On "The Juice of the Barley" - (2016)    

for piano


The theme is a traditional Irish drinking song said to come from the mid-19th century, though earlier forms may be found.


Mention is made of "Stingo, or Oil of Barley, or Cold and Raw" in "The British Broadside Ballad and Its Music," by Claude M. Simpson, Rutgers University Press, 1966, a survey of ballads circa 1550-1700, broadsides being printed ballads, often sung to a variety of tunes and on "broad" sides of paper. The mention of ale is turned to the more modern view of a "juice of the barley" as whiskey. A last and perhaps more modern verse promises "...I'll dance out my days drinking whiskey galore." Ale or whiskey, inebriation and the humorous human tales which surround it are the "broad" theme. The 6/8 rhythm captures that sense of dance.
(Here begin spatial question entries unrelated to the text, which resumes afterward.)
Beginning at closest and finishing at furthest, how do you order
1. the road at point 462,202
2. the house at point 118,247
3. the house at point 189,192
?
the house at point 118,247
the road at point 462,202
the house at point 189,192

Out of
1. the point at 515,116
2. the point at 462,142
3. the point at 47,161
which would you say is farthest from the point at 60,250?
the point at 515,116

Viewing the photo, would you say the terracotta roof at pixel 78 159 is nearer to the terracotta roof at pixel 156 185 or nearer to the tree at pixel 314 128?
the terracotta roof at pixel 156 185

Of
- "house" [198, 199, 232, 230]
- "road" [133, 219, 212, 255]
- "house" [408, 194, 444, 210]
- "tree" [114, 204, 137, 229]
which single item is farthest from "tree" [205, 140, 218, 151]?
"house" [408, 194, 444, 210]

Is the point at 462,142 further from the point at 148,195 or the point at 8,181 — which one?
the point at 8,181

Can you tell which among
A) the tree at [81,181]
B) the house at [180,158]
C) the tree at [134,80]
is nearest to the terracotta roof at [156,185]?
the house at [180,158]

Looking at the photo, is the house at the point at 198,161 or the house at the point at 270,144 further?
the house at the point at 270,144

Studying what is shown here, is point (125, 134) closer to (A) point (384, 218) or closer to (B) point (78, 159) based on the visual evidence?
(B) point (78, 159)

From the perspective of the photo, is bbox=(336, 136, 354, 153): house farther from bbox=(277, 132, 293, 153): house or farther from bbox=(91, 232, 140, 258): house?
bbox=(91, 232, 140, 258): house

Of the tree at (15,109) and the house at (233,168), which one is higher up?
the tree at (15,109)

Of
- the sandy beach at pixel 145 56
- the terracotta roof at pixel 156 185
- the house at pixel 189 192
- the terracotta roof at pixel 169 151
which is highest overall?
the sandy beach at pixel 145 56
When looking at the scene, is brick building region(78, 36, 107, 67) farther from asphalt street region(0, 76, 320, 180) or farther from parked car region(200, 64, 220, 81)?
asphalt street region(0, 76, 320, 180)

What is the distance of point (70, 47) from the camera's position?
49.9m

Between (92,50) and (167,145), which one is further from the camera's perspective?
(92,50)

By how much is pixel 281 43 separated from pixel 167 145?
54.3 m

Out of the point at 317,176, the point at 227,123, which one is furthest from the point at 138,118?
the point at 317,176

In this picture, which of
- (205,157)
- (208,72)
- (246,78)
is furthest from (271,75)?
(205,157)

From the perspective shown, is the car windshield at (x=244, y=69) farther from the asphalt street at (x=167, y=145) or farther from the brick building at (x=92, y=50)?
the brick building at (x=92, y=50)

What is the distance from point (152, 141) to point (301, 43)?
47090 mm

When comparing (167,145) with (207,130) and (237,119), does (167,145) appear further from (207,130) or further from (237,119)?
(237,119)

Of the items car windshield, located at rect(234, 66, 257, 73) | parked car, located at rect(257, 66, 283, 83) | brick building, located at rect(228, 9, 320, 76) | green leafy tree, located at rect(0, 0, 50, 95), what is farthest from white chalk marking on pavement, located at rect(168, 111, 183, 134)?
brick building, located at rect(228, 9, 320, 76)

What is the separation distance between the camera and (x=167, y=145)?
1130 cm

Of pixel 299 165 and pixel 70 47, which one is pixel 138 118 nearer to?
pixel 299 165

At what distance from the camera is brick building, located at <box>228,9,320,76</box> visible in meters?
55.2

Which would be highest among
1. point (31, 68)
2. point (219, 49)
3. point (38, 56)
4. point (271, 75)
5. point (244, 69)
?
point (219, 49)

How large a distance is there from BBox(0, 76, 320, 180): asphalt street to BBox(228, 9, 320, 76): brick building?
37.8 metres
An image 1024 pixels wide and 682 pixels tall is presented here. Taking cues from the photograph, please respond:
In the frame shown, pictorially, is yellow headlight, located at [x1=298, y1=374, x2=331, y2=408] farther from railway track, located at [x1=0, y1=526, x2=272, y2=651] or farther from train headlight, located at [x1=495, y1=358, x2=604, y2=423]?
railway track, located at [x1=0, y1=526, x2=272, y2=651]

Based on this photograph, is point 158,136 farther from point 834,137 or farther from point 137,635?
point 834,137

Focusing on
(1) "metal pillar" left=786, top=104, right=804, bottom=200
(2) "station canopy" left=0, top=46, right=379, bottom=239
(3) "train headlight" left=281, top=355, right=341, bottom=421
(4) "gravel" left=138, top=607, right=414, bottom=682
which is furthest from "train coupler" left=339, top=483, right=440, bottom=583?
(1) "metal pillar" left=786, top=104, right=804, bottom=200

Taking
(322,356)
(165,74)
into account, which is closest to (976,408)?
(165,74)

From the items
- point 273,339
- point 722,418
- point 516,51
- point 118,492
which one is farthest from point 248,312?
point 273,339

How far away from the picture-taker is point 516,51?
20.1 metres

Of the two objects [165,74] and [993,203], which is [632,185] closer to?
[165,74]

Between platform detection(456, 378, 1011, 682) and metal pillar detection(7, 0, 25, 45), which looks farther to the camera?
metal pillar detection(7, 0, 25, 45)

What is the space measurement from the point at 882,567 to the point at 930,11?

One part of the modern song lyric:

One Sunday the priest thread [called] me out from the altar
Saying you'll end up your days with your neck in a halter;
And you'll dance a fine jig between heaven and hell
And his words they did frighten me the truth for to tell,
Singing - bainne na mbó ar na gamhna,
And the juice of the barley for me.

So the very next morning as the dawn it did break
I went down to the vestry the pledge for to take,
And there in that room sat the priests in a bunch
Round a big roaring fire drinking tumblers of punch,
Singing - bainne na mbó ar na gamhna,
And the juice of the barley for me.


The phrase "bainne na mbó ar na gamhna" in the chorus is Irish, and means "cows' milk for the calves", and the last line reminds "the juice of the barley for."


4 pages, circa 4' 30" - an MP3 demo is here: 


The score is available as a free PDF download, though any major commercial performance or recording of the work is prohibited without prior arrangement with the composer. Click on the graphic below for this piano score.


On "The Juice of the Barley"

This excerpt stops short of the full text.